Ломтик явно хотел высказаться, но ожидал, пока кто-то еще скажет. Все, однако, молчали.

Севка проговорил раздумчиво:

— Верно, все-таки не зря шумели. В этом шуме Мишка Песков и проявил характер.

— Значит, Севка, нужно обязательно в какую-нибудь пакость влезть, чтобы проявить характер? Так по-твоему? — закричал Ломтик.

Сева ответил односложно:

— По-разному бывает.

— А вот я… — начал вдруг из своего угла Генка и умолк.

— Давай, давай, чего ты? — Ломтик смешливо обратил к нему лунообразное лицо.

— У меня отец тоже давить любит. Сначала все в суворовское меня налаживал. Ну, я отбрыкался. Теперь свой приказ мне объявляет: будешь готовиться к экзаменам в строительный. Почему именно в строительный? А потому, видите, что летом в школьном стройбатальоне я дважды был отмечен как выдающий…

— Выдающийся! — поправил Ломтик.

— А чего было не выдаваться, когда там все слабаки собрались? И если бы у нас не стройбат был, а на картошку послали бы, я бы так же втыкал… Значит, он меня в совхоз определил бы? «Нет, говорю, не хочу в строительный». Смотрю, он уже заводится: «А чего твоей душеньке угодно?» «Да я еще не знаю, говорю». Я же — по правде… А он сразу: «Как это у вас происходит? Чтобы не иметь ни к чему стремления!»

— Видите: «у вас» — уже обобщение… — усмехнулся Сева. — А ты что?

— Я молчу…

— Ну ясно: раз нет «стремления» — не придумаешь ведь, — поддакнул Ломтик.

— А тебе правда никуда не хочется? — спросил Сева, с интересом оглядывая худущую фигуру Генки с неидущими ему кудрями.

Генка замялся:

— Насчет «стремления» не скажу… но одно дело я люблю. И оно у меня идет. Люблю с ребятами возиться.

— Педагог! Надо же! — громко удивился Ломтик.

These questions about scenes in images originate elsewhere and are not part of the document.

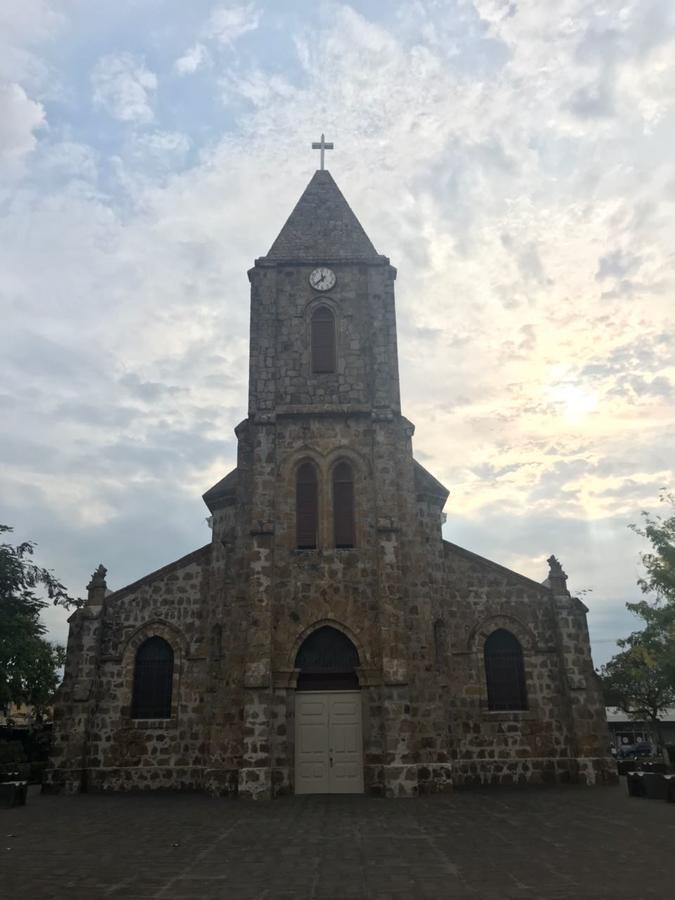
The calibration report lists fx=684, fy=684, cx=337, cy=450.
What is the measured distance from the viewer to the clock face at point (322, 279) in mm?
22219

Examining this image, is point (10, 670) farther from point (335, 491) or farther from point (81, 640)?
point (335, 491)

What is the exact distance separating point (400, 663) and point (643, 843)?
25.9ft

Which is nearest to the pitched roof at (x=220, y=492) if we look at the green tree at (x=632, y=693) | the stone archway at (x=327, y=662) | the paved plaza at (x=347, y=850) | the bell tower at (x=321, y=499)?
the bell tower at (x=321, y=499)

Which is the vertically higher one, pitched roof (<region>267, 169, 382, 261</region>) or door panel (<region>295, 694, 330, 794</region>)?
pitched roof (<region>267, 169, 382, 261</region>)

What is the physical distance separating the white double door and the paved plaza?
133 cm

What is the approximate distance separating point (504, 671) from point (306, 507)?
26.5 ft

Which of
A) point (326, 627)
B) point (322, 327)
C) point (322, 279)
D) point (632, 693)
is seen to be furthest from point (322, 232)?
point (632, 693)

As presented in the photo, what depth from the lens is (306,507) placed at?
1980 cm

— Ну, не знаю, педагог ли… Но вообще, они меня слушают. Мне даже на педсовете благодарность объявили: за первый класс «Б»…

— Так и сказал бы отцу… — посоветовал Сева, — имею, мол, склонность…

— Что ты! Я один раз заикнулся, так он до конца и не дослушал: «Девчачья, говорит, должность. Не отбивай у них хлеб». И всё.

— А ты бы тут и развернулся: мол, очень плохо, когда подрастающее поколение целиком в женских руках… Вот откуда инфантильность и берется!

— Тебе, Ломтик, хорошо говорить… — Генка осекся, подумав, что особенно хорошего в том, что отец оставил Ломтика с матерью, нет… — И закончил: — Нет, с моим отцом не договоришься. Я решил все молчком делать.

— А что именно?

— Да я уже определился: пионервожатым в лагерь. И подальше от Москвы: в Заозерье.

— Отец не знает?

— Нет. Скажу перед самым отъездом. Меньше будет крику.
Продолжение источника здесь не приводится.